An arcane provision allowing actors to quit SAG and still work on union jobs is suddenly coming under increased scrutiny.
The debate over the "financial core" provision of SAG's Rule One, which otherwise prohibits members from working on nonsignatory productions, also has sparked further discussion of the guild's chilly relationship with the Association of Talent Agents. SAG activist, blogger and voice actor Arlin Miller, recently posted items involving a supposed campaign by "ATA agents" encouraging clients to "go fi-core."
Declaring financial core status allows members to resign from the guild and withhold SAG dues earmarked for politicking while continuing to work on union jobs and paying partial dues. The practice stems from a 1988 Supreme Court decision in Communication Workers of America vs. Beck that said union members have the right to declare such status.
ATA executive director Karen Stuart said she hadn't seen Miller's blog recently but couldn't understand why he'd imply any connection between fi-core and her group.
"There has never been any time that the ATA has encouraged its members to get involved with financial core," Stuart said. "And just saying that it has doesn't make it true."
Contacted by a reporter, Miller said he has been "very careful to say it wasn't all ATA agents" behind what he sees as a recent push to convert clients at various agencies to fi-core. He estimated "four or five ATA agents" are involved in that effort.
Overall, as many as 1,000 actors may currently hold fi-core status, he said. But Miller said he didn't know how many of SAG's almost 120,000 members may have converted to fi-core status in recent weeks or months.
Miller and others also have been vocal of late about the long-standing absence of a SAG-ATA franchise agreement. The most recent franchise agreement expired in January 2002.
SAG president Alan Rosenberg recently launched a roadshow to SAG branches to discuss how to secure a new agreement, which would govern commission structures and other areas important to guild membership (HR 4/9). The ATA is on record as favoring renewed negotiations over an agency agreement with SAG, Stuart said.
Association members decided during an April 19 meeting to send SAG national executive director Doug Allen a letter before the guild's April 21 board meeting that "basically reiterated the ATA's position that we are open to good-faith negotiations," she said.

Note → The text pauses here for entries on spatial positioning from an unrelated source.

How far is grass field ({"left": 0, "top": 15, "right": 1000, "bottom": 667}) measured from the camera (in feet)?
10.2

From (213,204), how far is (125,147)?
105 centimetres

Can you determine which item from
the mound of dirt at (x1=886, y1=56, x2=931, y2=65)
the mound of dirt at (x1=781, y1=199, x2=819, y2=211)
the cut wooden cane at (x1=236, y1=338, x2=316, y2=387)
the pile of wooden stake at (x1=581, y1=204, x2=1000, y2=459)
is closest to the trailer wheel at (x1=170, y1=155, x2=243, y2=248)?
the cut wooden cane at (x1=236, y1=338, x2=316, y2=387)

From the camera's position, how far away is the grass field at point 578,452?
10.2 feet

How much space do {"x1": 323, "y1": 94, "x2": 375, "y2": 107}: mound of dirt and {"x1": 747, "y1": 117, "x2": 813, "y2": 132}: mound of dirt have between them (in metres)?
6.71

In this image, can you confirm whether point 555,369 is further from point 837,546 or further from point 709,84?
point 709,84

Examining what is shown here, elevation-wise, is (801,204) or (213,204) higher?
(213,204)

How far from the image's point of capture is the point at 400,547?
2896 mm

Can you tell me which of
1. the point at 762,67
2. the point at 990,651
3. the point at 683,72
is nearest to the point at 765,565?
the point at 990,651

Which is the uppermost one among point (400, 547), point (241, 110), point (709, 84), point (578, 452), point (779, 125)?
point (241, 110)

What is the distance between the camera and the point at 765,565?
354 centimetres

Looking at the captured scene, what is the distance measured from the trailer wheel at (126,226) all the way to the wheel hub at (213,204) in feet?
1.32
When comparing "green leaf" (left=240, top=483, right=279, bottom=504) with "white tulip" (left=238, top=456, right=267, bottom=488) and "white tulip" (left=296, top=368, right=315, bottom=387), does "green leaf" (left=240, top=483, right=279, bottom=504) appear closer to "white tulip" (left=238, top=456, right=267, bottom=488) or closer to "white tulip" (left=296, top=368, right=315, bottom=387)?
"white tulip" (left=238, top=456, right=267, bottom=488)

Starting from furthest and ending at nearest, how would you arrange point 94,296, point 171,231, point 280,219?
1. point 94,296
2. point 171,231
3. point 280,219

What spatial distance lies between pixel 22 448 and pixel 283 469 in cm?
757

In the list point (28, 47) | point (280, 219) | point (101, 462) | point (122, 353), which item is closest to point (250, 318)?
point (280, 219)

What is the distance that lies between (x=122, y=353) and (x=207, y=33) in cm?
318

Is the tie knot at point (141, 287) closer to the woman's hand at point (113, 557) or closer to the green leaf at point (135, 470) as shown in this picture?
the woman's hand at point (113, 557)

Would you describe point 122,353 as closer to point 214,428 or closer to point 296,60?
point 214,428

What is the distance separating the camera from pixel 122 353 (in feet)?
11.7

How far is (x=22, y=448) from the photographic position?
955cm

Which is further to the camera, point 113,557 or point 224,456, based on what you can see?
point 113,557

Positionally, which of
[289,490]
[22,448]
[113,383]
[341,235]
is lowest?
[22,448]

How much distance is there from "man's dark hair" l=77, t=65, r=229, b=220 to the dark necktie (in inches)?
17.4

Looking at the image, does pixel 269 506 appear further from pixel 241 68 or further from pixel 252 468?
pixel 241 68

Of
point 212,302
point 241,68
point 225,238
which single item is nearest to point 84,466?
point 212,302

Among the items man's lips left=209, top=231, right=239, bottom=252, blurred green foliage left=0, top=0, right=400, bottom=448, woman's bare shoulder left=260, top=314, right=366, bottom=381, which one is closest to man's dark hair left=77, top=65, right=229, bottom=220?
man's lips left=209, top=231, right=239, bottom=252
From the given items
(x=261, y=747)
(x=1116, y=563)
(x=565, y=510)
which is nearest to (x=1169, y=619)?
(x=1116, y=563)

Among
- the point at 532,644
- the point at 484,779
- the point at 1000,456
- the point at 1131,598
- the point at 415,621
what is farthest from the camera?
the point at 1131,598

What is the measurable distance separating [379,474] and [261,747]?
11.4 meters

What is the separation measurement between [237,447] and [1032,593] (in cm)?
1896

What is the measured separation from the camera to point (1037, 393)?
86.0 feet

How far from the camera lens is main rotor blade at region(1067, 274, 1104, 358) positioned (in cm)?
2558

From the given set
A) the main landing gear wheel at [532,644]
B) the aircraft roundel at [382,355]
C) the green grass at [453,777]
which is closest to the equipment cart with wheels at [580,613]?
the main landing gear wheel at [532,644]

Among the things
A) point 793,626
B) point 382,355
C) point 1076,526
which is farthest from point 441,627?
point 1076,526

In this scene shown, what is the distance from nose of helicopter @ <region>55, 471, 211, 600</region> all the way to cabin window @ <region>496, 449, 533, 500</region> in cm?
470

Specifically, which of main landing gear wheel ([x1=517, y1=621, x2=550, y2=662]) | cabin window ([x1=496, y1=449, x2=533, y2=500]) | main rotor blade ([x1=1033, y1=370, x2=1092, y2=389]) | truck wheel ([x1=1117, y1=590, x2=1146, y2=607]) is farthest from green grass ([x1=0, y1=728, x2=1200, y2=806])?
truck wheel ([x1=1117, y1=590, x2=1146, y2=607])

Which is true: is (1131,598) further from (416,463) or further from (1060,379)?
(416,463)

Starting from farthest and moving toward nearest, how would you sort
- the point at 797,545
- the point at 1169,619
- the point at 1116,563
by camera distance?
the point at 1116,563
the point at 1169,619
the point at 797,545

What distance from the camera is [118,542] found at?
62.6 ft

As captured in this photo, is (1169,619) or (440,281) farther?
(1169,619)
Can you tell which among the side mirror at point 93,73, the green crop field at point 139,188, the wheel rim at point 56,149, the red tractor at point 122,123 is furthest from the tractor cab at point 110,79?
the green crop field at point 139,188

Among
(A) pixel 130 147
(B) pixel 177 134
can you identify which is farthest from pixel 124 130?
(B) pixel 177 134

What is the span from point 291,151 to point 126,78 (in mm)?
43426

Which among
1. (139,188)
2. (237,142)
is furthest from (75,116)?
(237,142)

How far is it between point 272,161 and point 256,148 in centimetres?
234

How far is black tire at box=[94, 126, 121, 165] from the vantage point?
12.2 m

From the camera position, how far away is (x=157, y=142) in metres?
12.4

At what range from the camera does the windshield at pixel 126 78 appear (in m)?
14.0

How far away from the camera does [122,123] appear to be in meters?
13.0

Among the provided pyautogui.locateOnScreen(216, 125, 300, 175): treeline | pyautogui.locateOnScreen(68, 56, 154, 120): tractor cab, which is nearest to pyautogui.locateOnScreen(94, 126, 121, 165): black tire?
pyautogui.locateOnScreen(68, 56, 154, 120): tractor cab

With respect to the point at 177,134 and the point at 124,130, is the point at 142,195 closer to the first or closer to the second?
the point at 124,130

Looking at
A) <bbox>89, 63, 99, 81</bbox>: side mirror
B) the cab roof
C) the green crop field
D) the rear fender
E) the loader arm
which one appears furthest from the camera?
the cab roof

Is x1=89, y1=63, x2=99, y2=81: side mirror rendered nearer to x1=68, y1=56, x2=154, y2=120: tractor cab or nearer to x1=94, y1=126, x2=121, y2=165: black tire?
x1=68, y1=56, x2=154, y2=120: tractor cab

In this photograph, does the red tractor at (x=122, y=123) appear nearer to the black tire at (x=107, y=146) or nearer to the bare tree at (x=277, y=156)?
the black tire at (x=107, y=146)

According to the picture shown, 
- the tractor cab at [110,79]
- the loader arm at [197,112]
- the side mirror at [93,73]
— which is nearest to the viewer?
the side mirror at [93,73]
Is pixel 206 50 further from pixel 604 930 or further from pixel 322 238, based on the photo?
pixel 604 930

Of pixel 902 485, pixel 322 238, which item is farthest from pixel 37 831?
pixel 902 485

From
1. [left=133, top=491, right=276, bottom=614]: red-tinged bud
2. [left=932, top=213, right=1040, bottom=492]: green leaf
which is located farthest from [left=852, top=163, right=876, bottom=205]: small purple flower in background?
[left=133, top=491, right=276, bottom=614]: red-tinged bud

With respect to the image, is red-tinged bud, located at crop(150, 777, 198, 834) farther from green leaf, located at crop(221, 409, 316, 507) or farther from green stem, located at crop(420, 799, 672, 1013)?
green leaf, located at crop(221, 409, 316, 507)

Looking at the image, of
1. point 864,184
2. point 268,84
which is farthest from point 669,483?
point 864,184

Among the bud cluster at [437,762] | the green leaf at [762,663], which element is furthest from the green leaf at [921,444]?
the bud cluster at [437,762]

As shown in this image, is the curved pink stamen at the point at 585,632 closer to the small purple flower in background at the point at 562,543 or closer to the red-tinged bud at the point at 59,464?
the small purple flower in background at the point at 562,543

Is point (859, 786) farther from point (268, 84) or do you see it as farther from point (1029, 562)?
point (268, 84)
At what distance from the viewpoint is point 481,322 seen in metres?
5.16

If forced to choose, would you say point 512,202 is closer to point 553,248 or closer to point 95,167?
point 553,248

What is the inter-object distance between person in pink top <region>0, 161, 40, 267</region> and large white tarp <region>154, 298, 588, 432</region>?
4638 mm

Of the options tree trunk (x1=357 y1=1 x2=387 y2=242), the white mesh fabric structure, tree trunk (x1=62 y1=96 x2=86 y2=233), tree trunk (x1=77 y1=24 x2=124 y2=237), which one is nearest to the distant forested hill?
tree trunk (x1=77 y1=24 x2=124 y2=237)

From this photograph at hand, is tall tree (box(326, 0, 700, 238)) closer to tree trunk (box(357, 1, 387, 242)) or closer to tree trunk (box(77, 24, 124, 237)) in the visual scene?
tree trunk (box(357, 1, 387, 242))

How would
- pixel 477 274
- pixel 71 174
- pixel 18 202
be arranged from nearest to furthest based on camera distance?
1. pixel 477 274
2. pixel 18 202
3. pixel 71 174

A SAG spokeswoman declined to say how many members currently have fi-core status. But whatever the number, it's possible that some actors remain on fi-core status since SAG's bitter 2000 commercials strike, which dragged on for six months and had more than a few frustrated members seeking creative means of getting back to work.
Debate over fi-core flared up in recent weeks after Rosenberg and other SAG officials staged an impromptu protest April 26 in West Hollywood at an audition for a nonunion commercial shoot. Miller, who often supports the MembershipFirst faction of SAG, repeatedly has suggested on his SAGWatchdog blog that agents with ATA affiliations have been encouraging clients to audition for such nonunion jobs by going fi-core.
Stuart said she has no knowledge of any such thing.
"We don't believe in it," the ATA executive said. "We believe in a strong union that bargains for the best deals on behalf of their members. Any implication that the ATA as a trade association would be involved in any effort to hurt the collective bargaining process between the union and the employers is just untrue and unfounded."
SAG deputy national exec director Pamm Fair said that around the time of the recent SAG protest -- staged outside a casting agency seeking actors for a Mercedes-Benz commercial -- some members told the guild's organizing department "that they had been advised to go fi-core" to secure work on the job.
"We don't know who told them that," Fair said. "We don't know than an ATA agent told them that; we don't know that any agent told them that."
Carl DiOrio writes for The Hollywood Reporter.